_Instructions for the task:_ From the Crail wildlife diary below, copy the passage starting at "April 29th   1" and ending at "Braes for example.", word for word.

_Document segment:_

Archive for April 2012

April 29th   1 comment

Cowslips just coming out at West Quarry Braes

The cold easterly wind was still with us all day. There were willow warblers singing at West Quarry Braes this afternoon and quite a few swallows up at Wormiston, but no new migrants. The swallows were feeding in the lee of the wood where you could almost imagine it was spring when the sun came out. The vegetation has slowed down too and is later than previous years even after the early start we had in late March. The cowslips are just coming out at West Quarry Braes for example.

It’s been a wet month. We have had 63mm of rain. This compares to just 5mm that we had in April last year. The last month that was wetter was last August (90mm). I hope this means that we are heading for a different pattern of rainfall this summer, with a dry late summer rather than the dry spring followed by a rainy summer that we have got used to over the last five years.

Posted April 29, 2012 by wildcrail in Sightings

April 28th   Leave a comment

I was out again at Cambo first thing this morning guiding a bird song walk. A beautiful sunny morning but still freezing with the bitter north-easterly wind when we came out of the woods. There were a lot of blackcaps singing this morning along with the usual resident birds of Cambo. A couple of chiff-chaffs and a few swallows being the only other summer migrants. The initially early season is now turning into a late season. There is still no sign of the whitethroats and sedge warblers that should have arrived at the start of this week.

This afternoon there was a long-eared owl at Fife Ness Muir. I spent a frustrating half an hour of glimpses of it as it shyly moved away between the dense pines before my son flushed it directly towards where I was sitting. It perched a few meters away from me and I had the best view I have had of a long-eared owl for years. Long-eared owls, unlike their very similar cousins short-eared owls, are strictly nocturnal and much more wary. But this time I was able to look straight into its bright orange eyes and admire its “ears” held up like a crest. I am always telling my son to be quieter when we are out in the field. Today I was glad of his noisy feet.

The owl is another migrant on its way to Scandinavia like the ring ouzels of yesterday. A white-fronted goose also passed by going north. Normally this would be the bird of the day but this winter was so good for geese that it was almost expected. Apart from this there was little else. The ringers in the patch were looking fairly miserable as they gazed at their empty nets. I was smiling. The long-eared owl is my first for Crail bringing my Crail list up to 204 species.

_Records:_
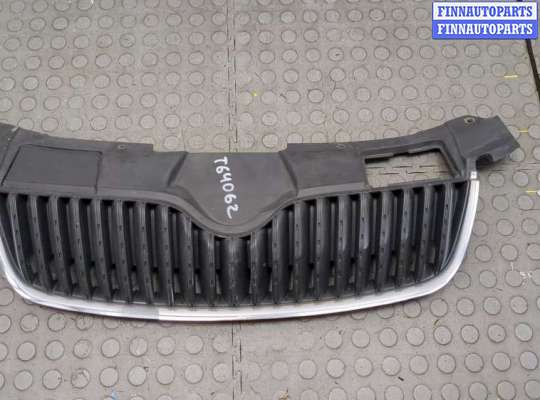 Решетка радиатора SK537767 на Skoda Fabia 2007-2014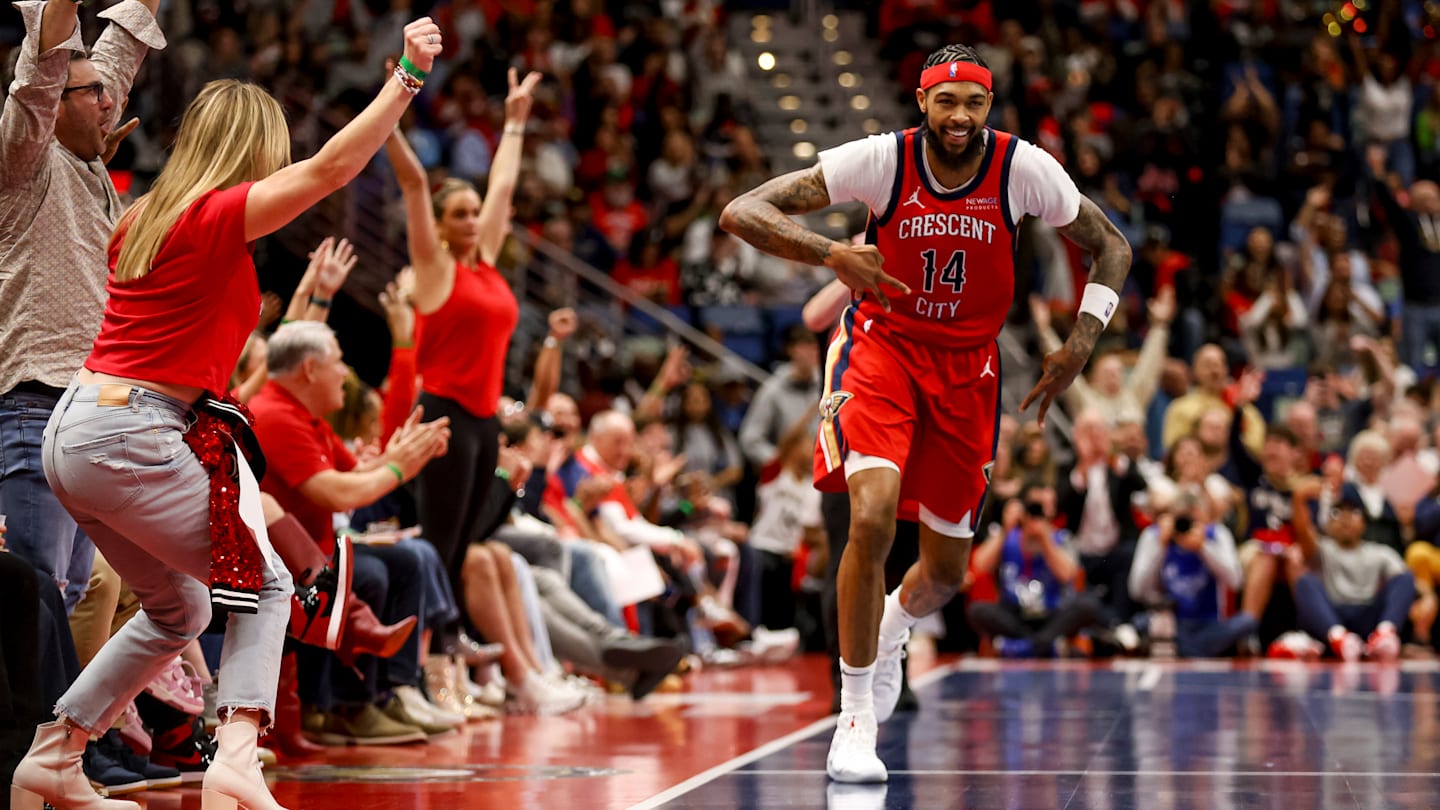 New Orleans Pelicans 2024 NBA Cup schedule, results & standings BVM Sports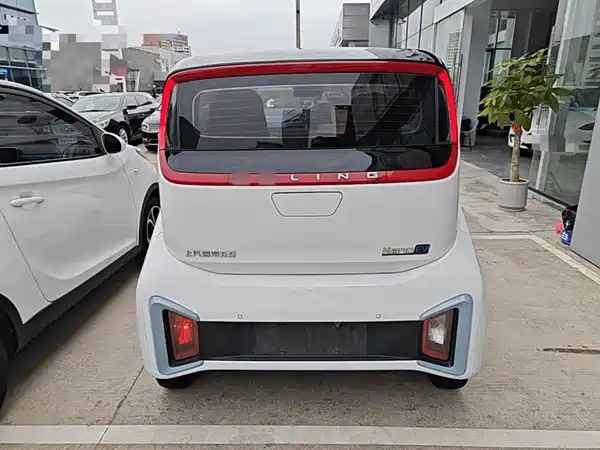 Wuling Nanoev 2021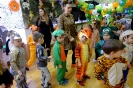 Bal karnawałowy -Delfinki, Skrzaty, Żabki 01.02.2024r.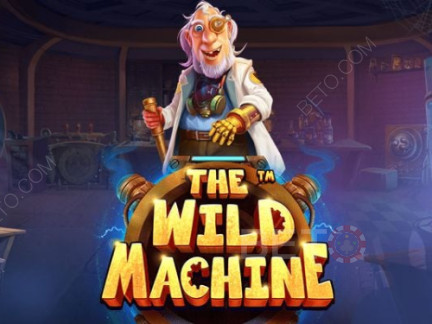 The Wild Machine نسخة تجريبية
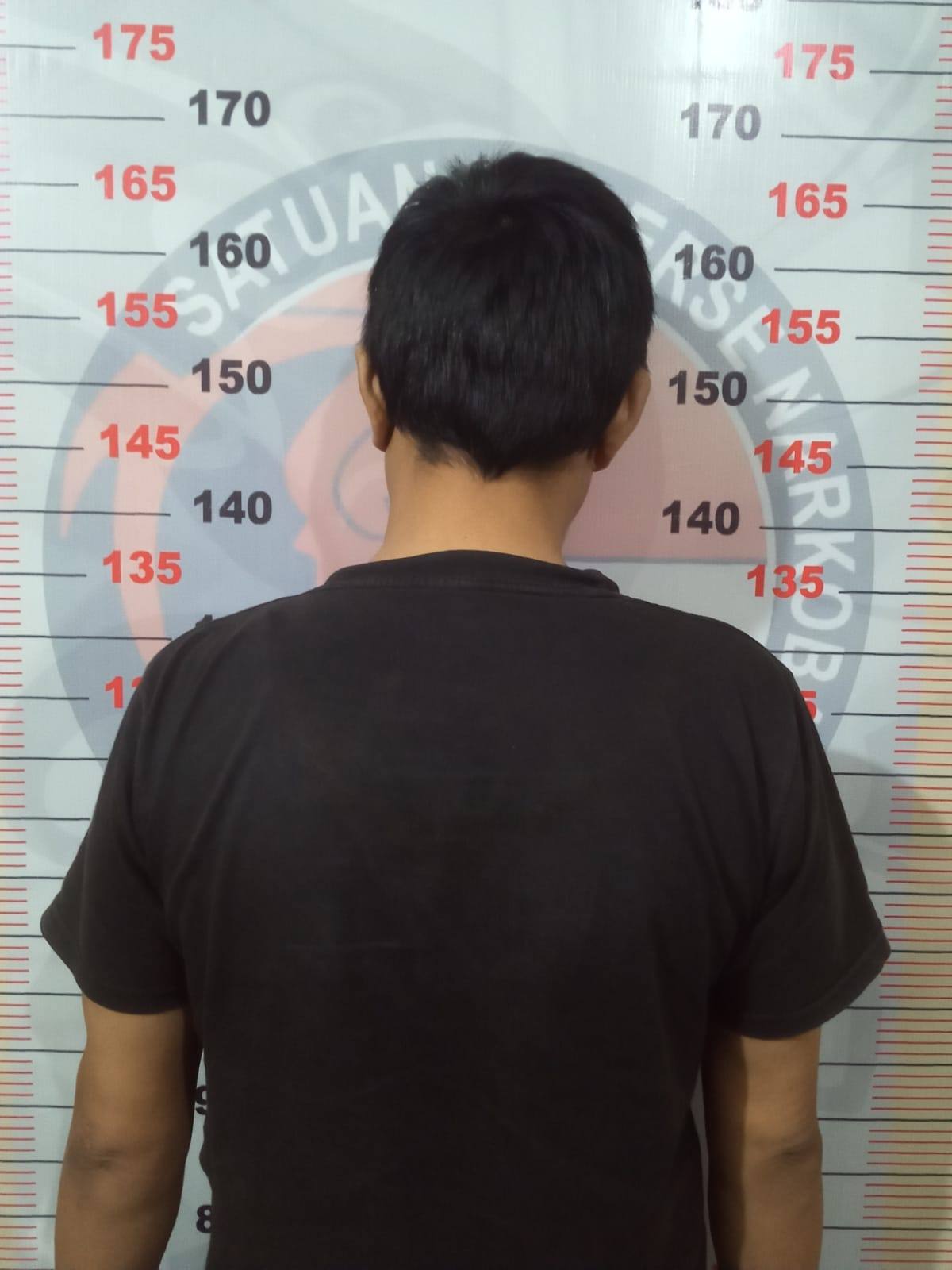 PNS Bontang Edarkan Sabu, Ditangkap Polisi di Bus Pemkot 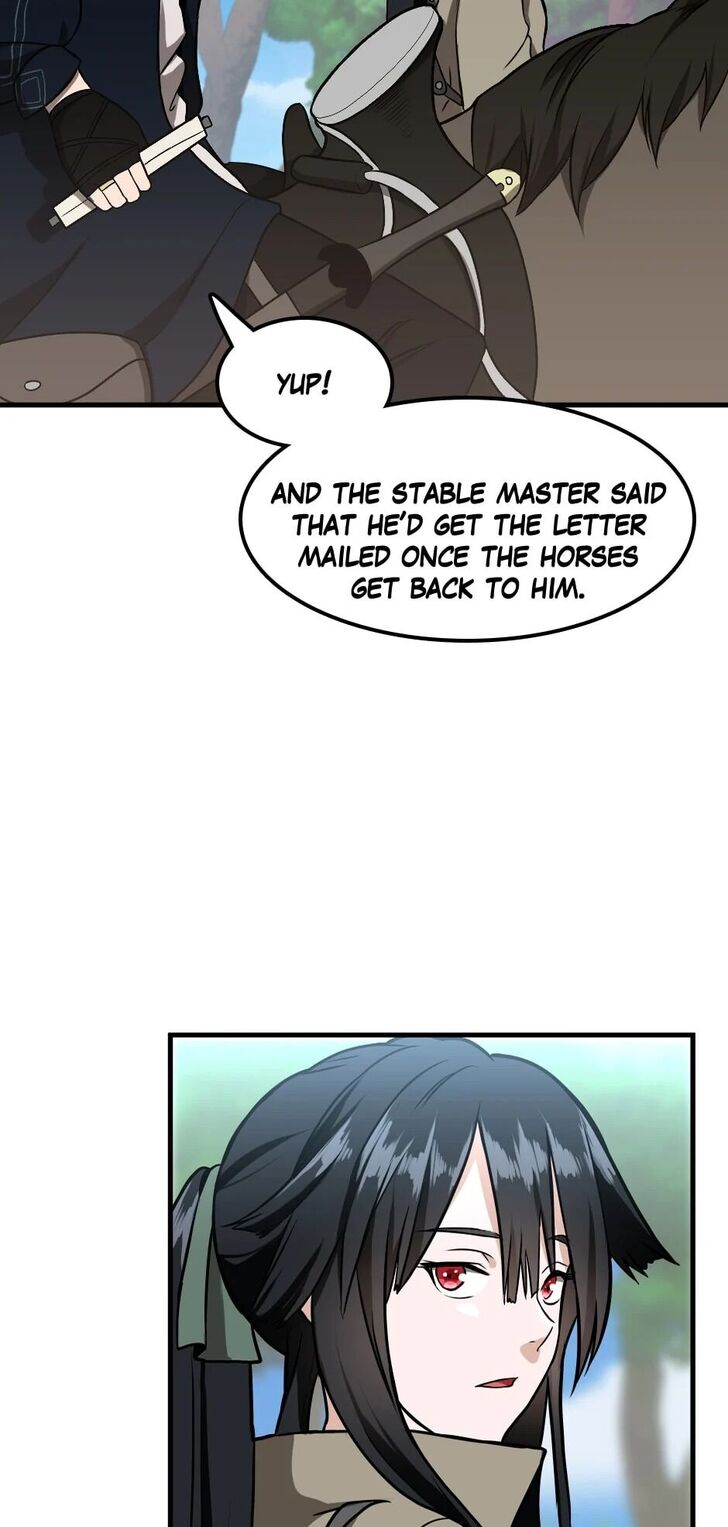 The Beginning After the End Chapter 058 page 25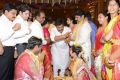 Chiranjeevi @ Balakrishna Daughter Tejaswini Marriage Photos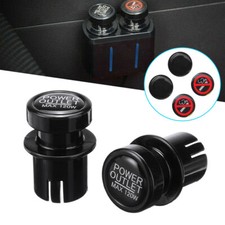 2x Car Accessories 12V 21mm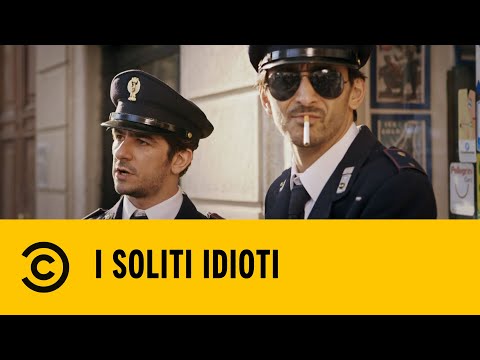 Troiano e Pisano allo scontro finale - I Soliti Idioti - Comedy Central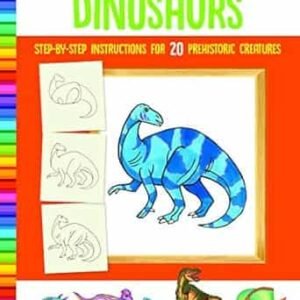 How To Draw Dinosaurs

_Result below:_
April 29th   1 comment

Cowslips just coming out at West Quarry Braes

The cold easterly wind was still with us all day. There were willow warblers singing at West Quarry Braes this afternoon and quite a few swallows up at Wormiston, but no new migrants. The swallows were feeding in the lee of the wood where you could almost imagine it was spring when the sun came out. The vegetation has slowed down too and is later than previous years even after the early start we had in late March. The cowslips are just coming out at West Quarry Braes for example.